Using arguments like Capital gains is double taxed, is pointless in this context. GST is a double tax on income.
Using logic that presumes pretend income that is untaxed and therefore justifies taxing it, is also pointless, and takes one down the "rabbit hole" ...as the idea of imputed earnings can be applied to anything.

Attached is an article about Capital gains tax in USA... Its worth reading.
The better argument is not about "double tax" but about the effects of having the tax, in relation to the total tax on a sector. Fairness, equitable, distortions/effects ..etc are the tests that might determine if a tax is a good idea....or not.
eg.. NOT allowing a depreciation component on income earnt from savings is unfair.
Taxing inflation component of a Capital Gain is unfair.

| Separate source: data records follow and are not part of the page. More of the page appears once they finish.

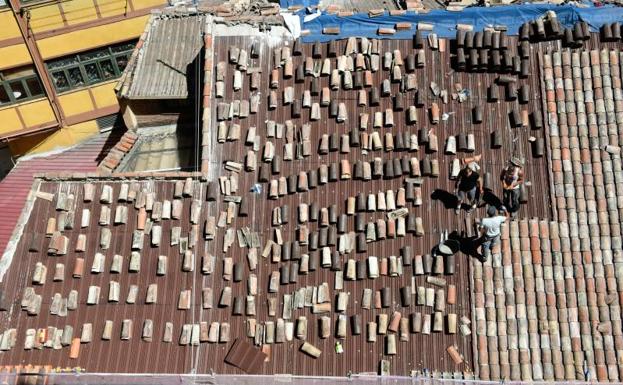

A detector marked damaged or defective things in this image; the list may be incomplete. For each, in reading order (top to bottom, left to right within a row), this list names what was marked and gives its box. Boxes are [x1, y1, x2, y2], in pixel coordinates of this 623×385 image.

rusty metal roofing [122, 13, 207, 99]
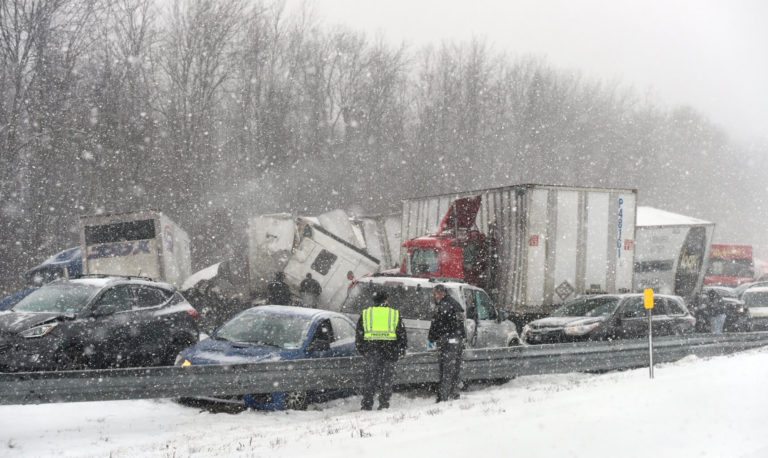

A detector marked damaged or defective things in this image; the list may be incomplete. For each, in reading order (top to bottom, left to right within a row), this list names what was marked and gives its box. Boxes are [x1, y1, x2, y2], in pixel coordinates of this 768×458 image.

crashed black car [0, 276, 198, 372]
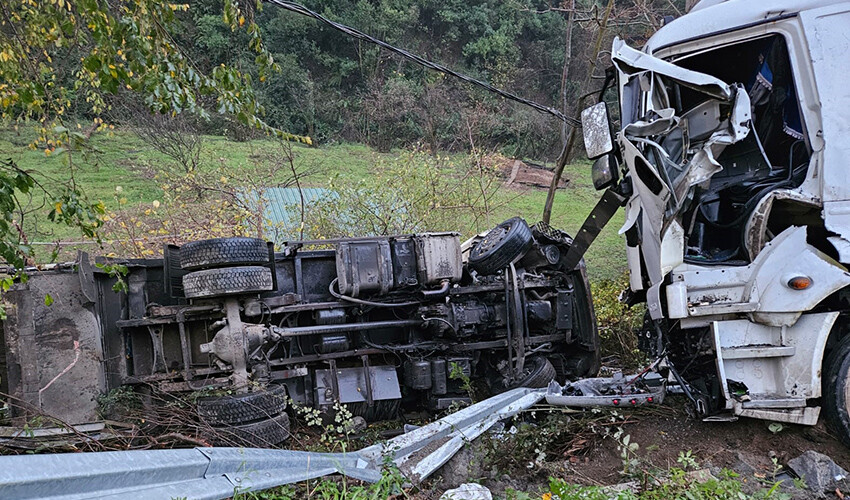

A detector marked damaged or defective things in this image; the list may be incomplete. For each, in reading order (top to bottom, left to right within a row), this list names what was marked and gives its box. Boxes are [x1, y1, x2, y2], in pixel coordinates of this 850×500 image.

snapped utility wire [264, 0, 584, 127]
overturned truck [0, 219, 596, 446]
damaged guardrail [0, 388, 544, 498]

It is the total tax on Business that is important, and it is the mix of those taxes that really determine the material incentives and effects. ( eg.. pursuing income vs persuing Capital gain )
ie. Corporate tax rate + dividend tax + Capital gains tax. = total tax
http://www.taxhistory.org/www/features.nsf/Articles/0C43B0D6D127333E8525...

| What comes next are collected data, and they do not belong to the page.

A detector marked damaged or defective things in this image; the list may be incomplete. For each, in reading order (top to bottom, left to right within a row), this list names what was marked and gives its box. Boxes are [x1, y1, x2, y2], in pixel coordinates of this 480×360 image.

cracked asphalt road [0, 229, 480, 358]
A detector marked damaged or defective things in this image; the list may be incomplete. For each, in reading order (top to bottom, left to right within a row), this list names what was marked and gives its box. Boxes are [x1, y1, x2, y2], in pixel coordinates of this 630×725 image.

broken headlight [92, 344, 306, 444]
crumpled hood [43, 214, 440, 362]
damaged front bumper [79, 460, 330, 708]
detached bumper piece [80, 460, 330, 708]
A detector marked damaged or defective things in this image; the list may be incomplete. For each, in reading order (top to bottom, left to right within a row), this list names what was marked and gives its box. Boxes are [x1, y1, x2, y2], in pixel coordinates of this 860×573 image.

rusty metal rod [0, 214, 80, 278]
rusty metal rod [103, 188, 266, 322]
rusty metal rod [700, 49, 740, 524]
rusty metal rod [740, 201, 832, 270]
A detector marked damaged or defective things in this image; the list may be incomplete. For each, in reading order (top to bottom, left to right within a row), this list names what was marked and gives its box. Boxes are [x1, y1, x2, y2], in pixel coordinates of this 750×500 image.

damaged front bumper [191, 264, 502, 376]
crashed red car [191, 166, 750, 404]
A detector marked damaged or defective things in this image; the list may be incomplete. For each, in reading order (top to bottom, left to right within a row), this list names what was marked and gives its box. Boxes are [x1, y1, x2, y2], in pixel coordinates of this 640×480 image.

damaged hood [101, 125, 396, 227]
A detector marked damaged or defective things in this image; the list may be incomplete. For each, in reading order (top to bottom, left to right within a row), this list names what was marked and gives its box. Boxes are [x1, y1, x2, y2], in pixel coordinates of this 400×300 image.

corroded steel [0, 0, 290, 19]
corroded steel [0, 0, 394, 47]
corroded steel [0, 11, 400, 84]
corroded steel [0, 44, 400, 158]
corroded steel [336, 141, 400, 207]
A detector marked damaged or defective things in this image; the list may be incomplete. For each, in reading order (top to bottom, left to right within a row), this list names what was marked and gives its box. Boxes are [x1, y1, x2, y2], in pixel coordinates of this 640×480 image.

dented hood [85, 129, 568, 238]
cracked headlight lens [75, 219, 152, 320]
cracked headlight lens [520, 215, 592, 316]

It is unlikely that capital gains will be applied to shares as most global shares are already subject to an annual capital tax (FIF). It is more likely this will be extended to all shares (i.e. the NZ and AU grey list exemptions are removed).

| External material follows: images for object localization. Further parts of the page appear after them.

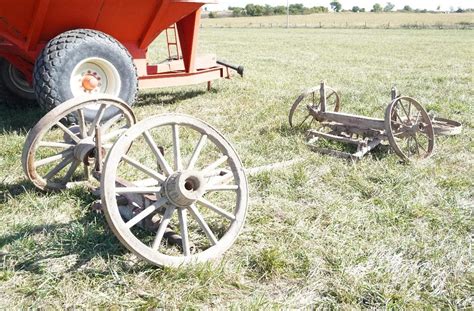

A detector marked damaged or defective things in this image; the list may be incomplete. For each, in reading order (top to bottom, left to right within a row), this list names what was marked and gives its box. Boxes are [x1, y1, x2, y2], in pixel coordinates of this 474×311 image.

rusty farm equipment [0, 0, 243, 111]
rusty farm equipment [288, 81, 462, 162]
rusty farm equipment [23, 96, 248, 266]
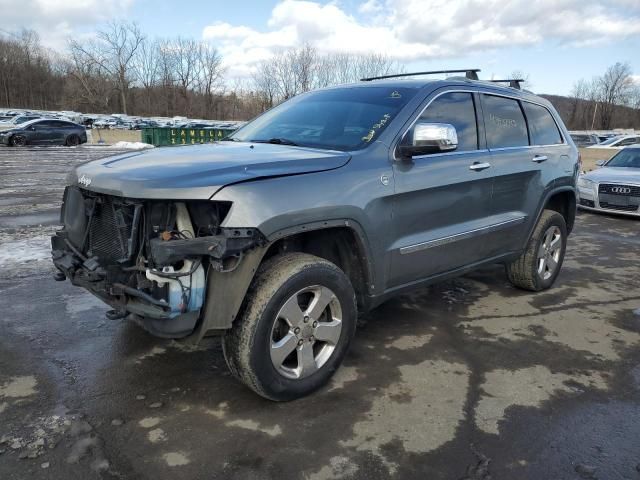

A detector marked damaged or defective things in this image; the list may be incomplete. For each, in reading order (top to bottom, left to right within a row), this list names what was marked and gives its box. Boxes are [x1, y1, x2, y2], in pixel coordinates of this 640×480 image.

crushed front end [51, 185, 264, 338]
damaged jeep suv [52, 70, 576, 402]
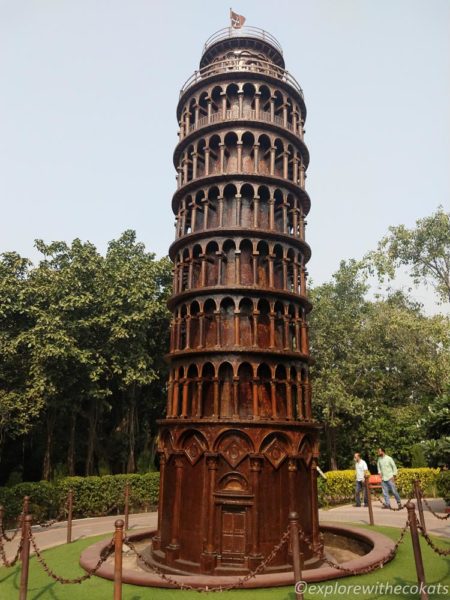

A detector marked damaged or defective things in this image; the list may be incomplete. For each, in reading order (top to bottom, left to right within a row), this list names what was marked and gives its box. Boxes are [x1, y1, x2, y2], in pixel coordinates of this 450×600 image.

rusty metal tower [152, 24, 320, 576]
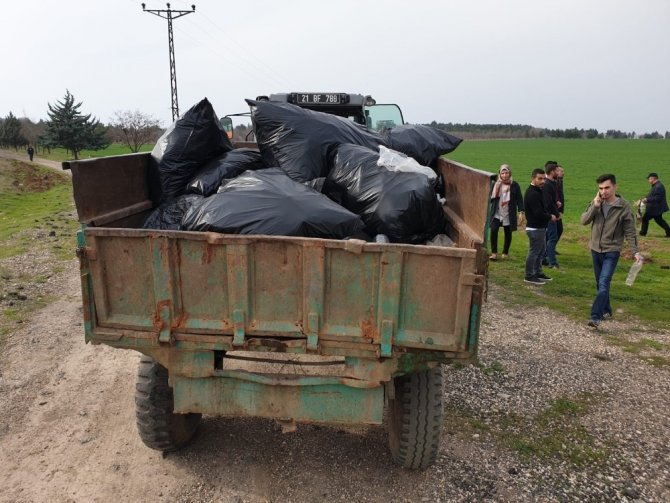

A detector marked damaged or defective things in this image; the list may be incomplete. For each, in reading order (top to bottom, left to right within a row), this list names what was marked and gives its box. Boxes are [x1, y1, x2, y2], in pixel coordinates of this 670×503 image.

rusty metal trailer [64, 152, 494, 470]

If they did want to change all shares to capital gains then the fund management industry would have to change their systems to be the same as just about every other country in the world where capital gains is taxed. It's not breaking new ground.

I also disagree regarding it making NZ shares less desirable. Capital gains is still payable in the overseas investor's own country if a gain is made on NZ shares. Maybe harder to track and enforce but still liable. The current initiatives for tax sharing (AEOI) will ensure enforcement.

kiwimm. 'I also disagree regarding it making NZ shares less desirable' - as an equities investor, it is certain I will be rebalancing more away from the NZX if a CGT is introduced.Tax is one of the few incentives to remain in the tiny, exposed NZ market. If the tax treatment playing field is levelled across international boundaries the risk balance tilts in favour of getting the hell out of Dodge.

I would think the reverse would be more likely - and more sensible: Dump FIF in favour of CGT across all share markets. Extending the current insanity of FIF would be, well, insane.

Considering IRD can't even stop tax evasion in queen street eateries, how the hell are they going to monitor peoples off shore investments in tax friendly jurisdictions?

Our bureaucrats are so impractical.

In addition to the widespread evasion you describe, there are multiple legal avenues for avoidance/minimisation of CGT. The bus sized 'family home' exemption hole is just one. The preliminary scheming is already underway. A CGT tax avoidance industry will be spawned. Much productive capital and human industry will be diverted to the tedious task.

Its a tax grab.. pure and simple... what pains me about this is trying to dress it up as some fairer more appropriate way to tax. .. but at the same time derive some costly and inefficient way of imposing it.

I'd have a lot more respect for Cullen if he just came out and said "to hell with all this CGT talk and policy, the most efficient and 'fairest' way to do this is just reintroduce the 39c tax bracket at 120k".

I don't agree with it but it'd be a lot better than this pantomime.

We should end altogether with this craziness that has turned economy into a casino and a CGT targeting stock is just one step in the right direction so it is less encouraging for everyone put our money into non-productive (speculative) assets.